*SOURCE TEXT*.

|---|

A shout-out to Lord Byron for finally telling my side of the story.

Also,

Romantic Poets: The Musical Interlude

[William Blake

I can't think of one for poor Keats. :(

Thank Urizen you didn't link to ELP's version of Jerusalem...

Personally, I like Blake a lot, but I agree with Samnell - can be hard going (especially the prophetic books). It helps if you can get hold of the illustrated books, which are gorgeous - Dover released a complete edition, but it's not super cheap by any means...

Before I go, here's The Fugs' version of How Sweet I Roamed. Why not, eh?


Uh oh, this is turning into the music thread!

Never bothered with the prophetic books. Loved Songs when I was 16. Read it again a couple of years ago. It was okay.

Allen Ginsberg, of course, once had a vision of Blake as he was masturbating that served as some kind of epiphany that guided him for the rest of his life.

Poets...


Anyway, we all know that poetry is self-indulgent, petty-bourgeois individualist nonsense.

|---|

Stored items from a collection
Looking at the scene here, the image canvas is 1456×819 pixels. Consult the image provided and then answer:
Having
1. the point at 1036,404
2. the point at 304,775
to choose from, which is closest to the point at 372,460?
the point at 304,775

|---|

*AIM 1*.
According to the Blake discussion, which publisher released a complete edition of Blake's illustrated books?
*AIM 2*.
Do these statements agree with the Blake discussion? (a) One commenter calls Blake's illustrated books gorgeous. (b) One commenter read the prophetic books at age 16. (c) The complete edition of the illustrated books is described as inexpensive.

*WRITTEN SOLUTION 1*.
Dover

*WRITTEN SOLUTION 2*.
(a) Yes: "It helps if you can get hold of the illustrated books, which are gorgeous"
(b) No: "Never bothered with the prophetic books. Loved Songs when I was 16."
(c) No: "it's not super cheap by any means"